0

I'd like to parse a numbered list using nom in Rust.

For example, 1. Milk 2. Bread 3. Bacon.

I could use separated_list1 with an appropriate separator parser and element parser.

fn parser(input: &str) -> IResult<&str, Vec<&str>> {
    preceded(
        tag("1. "),
        separated_list1(
            tuple((tag(" "), digit1, tag(". "))),
            take_while(is_alphabetic),
        ),
    )(input)
}

However, this does not validate the increasing index numbers.

For example, it would happily parse invalid lists like 1. Milk 3. Bread 4. Bacon or 1. Milk 8. Bread 1. Bacon.

It seems there is no built-in nom parser that can do this. So I ventured to try to build my own first parser...

My idea was to implement a parser similar to separated_list1 but which keeps track of the index and passes it to the separator as argument.

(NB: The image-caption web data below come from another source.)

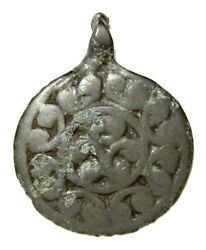 Ancient Very Rare Vikings bronze cast pectoral pendant with Solar sign. IXCAD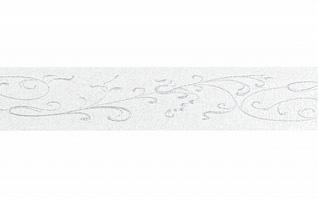 Декоративная панель CP017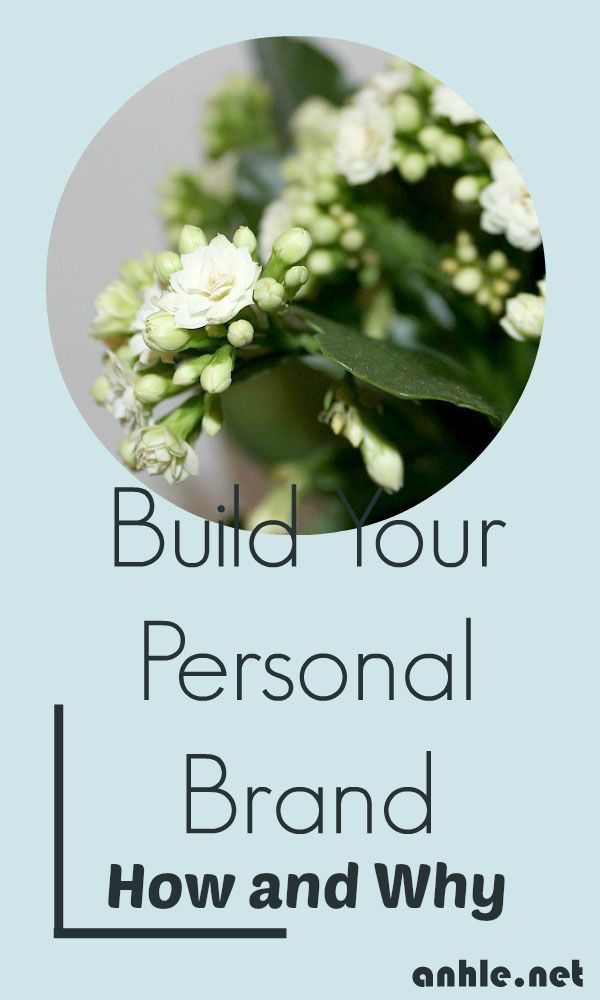 Building Personal Brand - Why and How?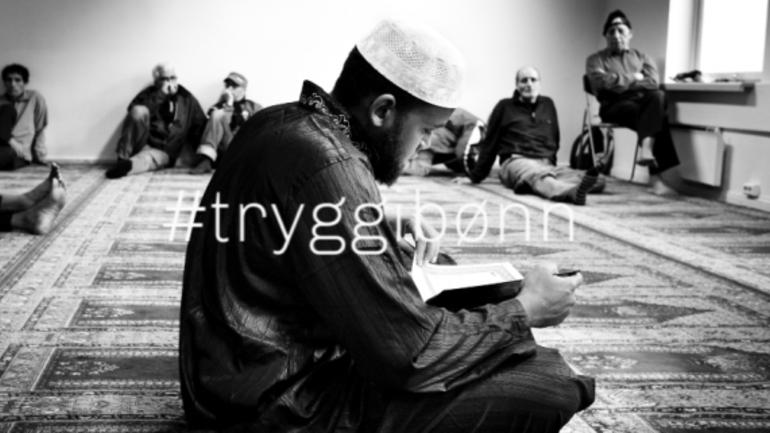 Solidaritetsaksjon for norske muslimer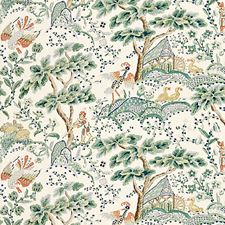 Leaf On Ivory Drapery and Upholstery Fabric by Scalamandre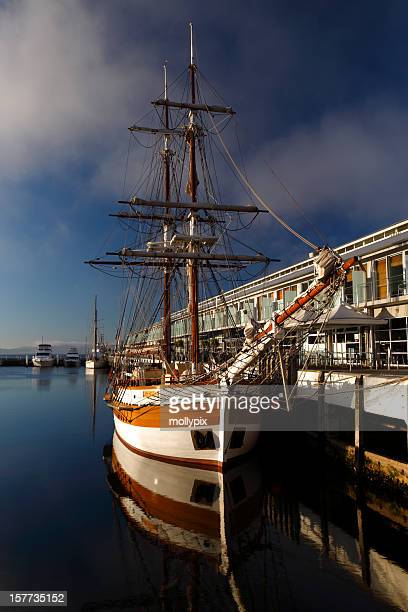 Sailing Ship the Lady Nelson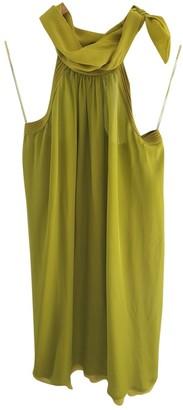 Iceberg Green Silk Dress for Women
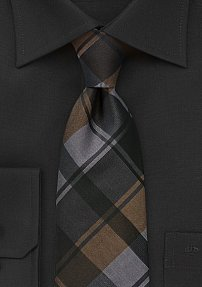 Polished Plaid Tie in Charcoals and Coppers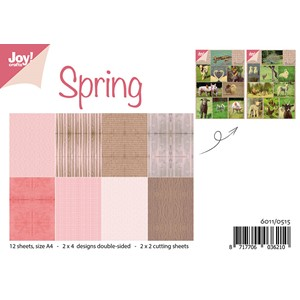 Paperset with cutting sheets - Spring A4 - 12 sheets -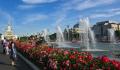В Москве в воскресенье ожидаются небольшой дождь и до 28 градусов тепла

It could accept a closure as argument that can then create the separator parser based on the index argument.

fn parser(input: &str) -> IResult<&str, Vec<&str>> {
    preceded(
        tag("1. "),
        separated_list1(
            |index: i32| tuple((tag(" "), tag(&index.to_string()), tag(". "))),
            take_while(is_alphabetic),
        ),
    )(input)
}

I tried to use the implementation of separated_list1 and change the separator argument to G: FnOnce(i32) -> Parser<I, O2, E>,, create an index variable let mut index = 1;, pass it to sep(index) in the loop, and increase it at the end of the loop index += 1;.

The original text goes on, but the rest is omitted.